Malaysia: Industrial production growth disappoints in January
Industrial production expanded 3.0% from the same month of the previous year in January, coming in a tad above the 2.9% expansion recorded in December but falling well shy of market expectations of 7.1% growth in the month. Analysts had expected stronger factory output growth to be induced by a favorable base effect stemming from the lunar new year holiday period, which fell in February this year compared with January last year. Not only did January’s print disappoint in that regard, but the figure was the second-lowest result in over a year and a half.

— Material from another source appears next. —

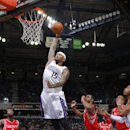 DeMarcus Cousins #15 of the Sacramento Kings dunks the ball against Terrance Jones #6 of the Houston Rockets at Sleep Train Arena on February 25, 2014 in Sacramento, California. (Photo by Rocky Widner/NBAE via Getty Images)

According to the Statistical Institute, a deceleration in manufacturing output growth accounted for all of January’s weakness, expanding 4.8% annually compared with growth of 5.3% in December. Production growth in the all-important electrical and electronics segment moderated marginally, while output growth in the food, textiles, furniture and petroleum and chemical sectors all suffered more sizeable decelerations. Softness in the manufacturing sector offset a rebound in mining output—both petroleum and natural gas output bounced back to expansion from contraction in December—and slightly faster electricity output growth.
The disappointing performance observed in January was also observable in sequential terms. On a month-on-month basis, industrial production shrank a seasonally-adjusted 1.0% in January, which followed a smaller 0.2% drop in December. Annual average growth in industrial production was steady at 4.5% in January.